Speaking at the event, Rochon said women make up a majority of Ithaca College, and events such as the Teach, Initiate, Advocate talks, which are a series of presentations on the gender pay gap, and the Elect Her women’s empowerment conference, promote women’s leadership at the college.

“But we also know that we can learn more and do more,” he said. “So Senator Gillibrand, I am grateful that you are here today to focus our attention and stimulate our attention on that important topic.”

One of Gillibrand’s goals is to pass the Fair Minimum Wage Act of 2013, which would increase the federal minimum wage to $10.10 over the next three years. Gillibrand said the current minimum wage puts workers $3,000 below the poverty line.

“The minimum wage is $15,000 a year,” she said. “Imagine, what you are telling people is we want you to work 40 hours a week, a full-time job, but we want you to be still living in poverty.”

Myrick said that a minimum wage of $10.10 today would be equivalent to the minimum wage originally instituted 50 years ago, when considering inflation over the years. He said if the increase did happen, New York would not risk losing businesses.

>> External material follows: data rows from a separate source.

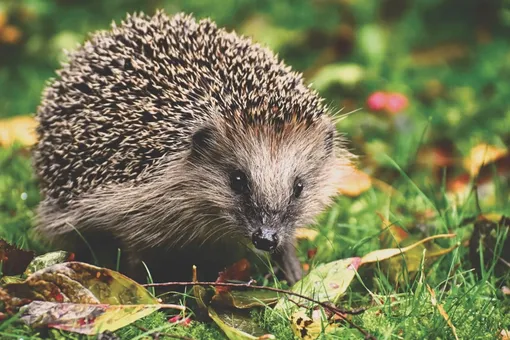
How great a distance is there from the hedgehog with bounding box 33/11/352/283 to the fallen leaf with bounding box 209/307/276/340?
0.32 m

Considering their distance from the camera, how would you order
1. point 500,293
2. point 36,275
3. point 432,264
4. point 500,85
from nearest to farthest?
1. point 36,275
2. point 500,293
3. point 432,264
4. point 500,85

“One of the things about raising the minimum wage on a state-by-state basis is you worry that you may be encouraging businesses to flee to lower-wage states,” he said. “I don’t think that’s going to be the case in New York state because it’s such a large state, but also there are a lot of reasons to locate here: good schools, good infrastructure.”

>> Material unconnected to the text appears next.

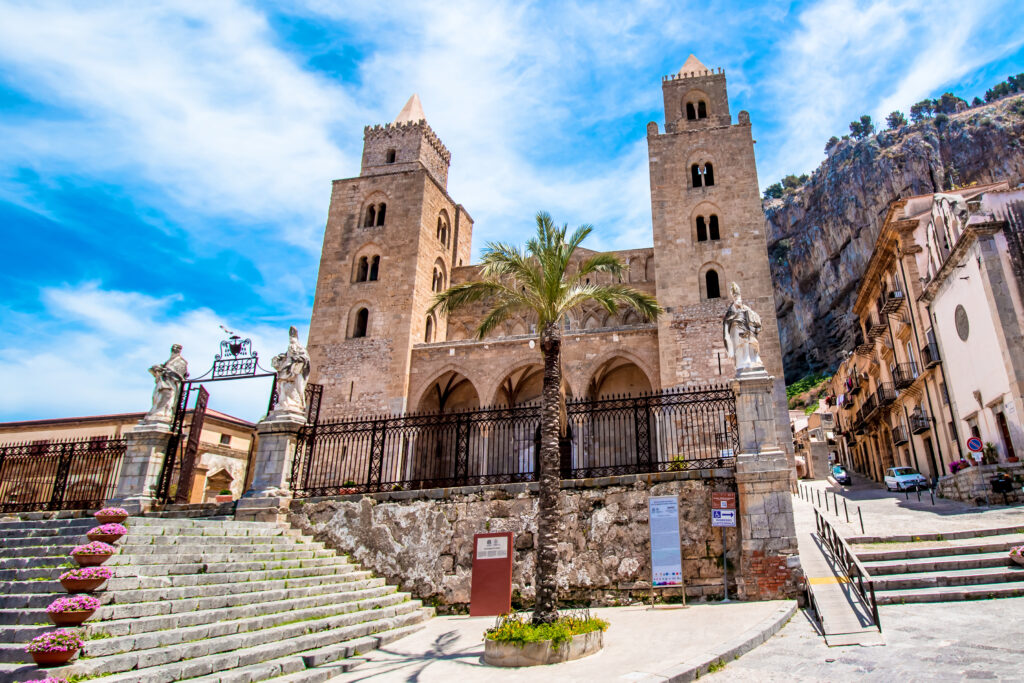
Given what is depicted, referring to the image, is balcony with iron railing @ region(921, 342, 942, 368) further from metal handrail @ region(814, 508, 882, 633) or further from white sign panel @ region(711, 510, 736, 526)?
white sign panel @ region(711, 510, 736, 526)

One audience member was MaryBeth Bunge, the director of development at Alternatives Impact, a nonprofit affiliate of the of Alternatives Federal Credit Union, which seeks to create economic opportunity for underserved people and communities in Tompkins County.

Bunge said while a $10.10 goal is a good start, it is insufficient, based on a biennial study of the living wage by the Alternatives Federal Credit Union.

“We put a living wage based on our calculations at $12.62 an hour,” she said. “So to propose a minimum wage of $10.10 and to think that people living in major urban environments such as Washington, D.C., … just doesn’t feel even close to being enough.”

Gillibrand has also proposed a revision of the 1993 Family and Medical Leave Act, which provides unpaid leave for serious health related events. However, only half of the workforce currently qualifies for it, while many others cannot afford to take unpaid leave. Gillibrand’s new proposal would make family and medical leave available to every individual through the creation of an independent trust fund within the Social Security Administration. The fund would collect fees from every worker and employer based on their respective weekly wages.

“[The payment] is about the cost of a cup of coffee,” she said. “Because it’s an earned benefit, it would travel with you, whether you are working for a big company or for a small company; whether you are working full time or part time. This benefit will be there when you need it most, when it’s time to care for a newborn child or whether it is time to care for an ailing or dying parent — every worker would have that ability.”

After Gillibrand’s speech, a student member of the audience asked her about how people who are unaware of or do not take courses about issues, such as those relating to women, can be persuaded to rally around an idea.

Gillibrand responded by saying this is a challenge she faces on a regular basis.

“I have to [rally people] in Washington every single day,” she said. “So the best way to do that is to tell someone a story that they will begin to understand how horrible these circumstances are or how unfair something is, when they actually meet someone who has lived through it.”